§ PROBLEM TO WORK ON
What follows is a block of records; restate each one word for word.

§ INPUT RECORDS
----------

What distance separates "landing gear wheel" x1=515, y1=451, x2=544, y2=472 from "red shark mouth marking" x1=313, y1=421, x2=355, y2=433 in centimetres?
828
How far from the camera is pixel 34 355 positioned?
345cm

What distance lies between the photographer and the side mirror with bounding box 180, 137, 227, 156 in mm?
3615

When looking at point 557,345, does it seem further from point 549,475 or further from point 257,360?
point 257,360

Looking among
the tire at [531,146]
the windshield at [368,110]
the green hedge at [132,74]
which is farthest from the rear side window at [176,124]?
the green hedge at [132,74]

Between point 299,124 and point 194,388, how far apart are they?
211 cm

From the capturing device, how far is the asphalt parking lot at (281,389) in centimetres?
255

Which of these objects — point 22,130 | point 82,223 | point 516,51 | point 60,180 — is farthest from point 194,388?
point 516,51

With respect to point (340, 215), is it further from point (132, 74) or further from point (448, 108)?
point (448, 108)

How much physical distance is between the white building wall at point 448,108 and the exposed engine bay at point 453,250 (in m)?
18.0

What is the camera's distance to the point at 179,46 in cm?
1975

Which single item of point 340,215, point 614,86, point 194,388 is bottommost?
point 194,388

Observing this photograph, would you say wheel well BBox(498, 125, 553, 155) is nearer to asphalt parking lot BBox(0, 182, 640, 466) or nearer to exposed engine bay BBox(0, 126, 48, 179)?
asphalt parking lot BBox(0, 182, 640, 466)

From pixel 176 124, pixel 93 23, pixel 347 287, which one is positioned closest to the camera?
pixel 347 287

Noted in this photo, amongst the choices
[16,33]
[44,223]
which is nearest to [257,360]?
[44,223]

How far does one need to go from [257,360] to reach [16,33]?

----------

§ PROBLEM SOLUTION
What distance separates "landing gear wheel" x1=515, y1=451, x2=544, y2=472 from "red shark mouth marking" x1=313, y1=421, x2=355, y2=433 in centimetres?
828
How far from the camera is pixel 34 355 positioned?
345cm

What distance lies between the photographer and the side mirror with bounding box 180, 137, 227, 156 in mm?
3615

When looking at point 557,345, does it seem further from point 549,475 or further from point 257,360?
point 257,360

Looking among
the tire at [531,146]
the windshield at [368,110]
the green hedge at [132,74]
which is farthest from the rear side window at [176,124]?
the green hedge at [132,74]

Between point 299,124 and point 194,388, how far apart are they?
211 cm

From the capturing device, how far is the asphalt parking lot at (281,389) in centimetres?
255

Which of these objects — point 22,130 | point 82,223 | point 516,51 | point 60,180 — is farthest from point 194,388?
point 516,51

With respect to point (340, 215), is it further from point (132, 74) or further from point (448, 108)?
point (448, 108)

How much physical distance is between the white building wall at point 448,108 and the exposed engine bay at point 453,250 (in m)?
18.0

What is the camera's distance to the point at 179,46 in cm?
1975

Which single item of point 340,215, point 614,86, point 194,388 is bottommost?
point 194,388

Observing this photograph, would you say wheel well BBox(498, 125, 553, 155) is nearer to asphalt parking lot BBox(0, 182, 640, 466) or nearer to exposed engine bay BBox(0, 126, 48, 179)?
asphalt parking lot BBox(0, 182, 640, 466)

From pixel 176 124, pixel 93 23, pixel 347 287, which one is positioned closest to the camera?
pixel 347 287

Noted in this photo, amongst the choices
[16,33]
[44,223]
which is nearest to [257,360]?
[44,223]

How far does one need to go from [257,360] to reach [16,33]?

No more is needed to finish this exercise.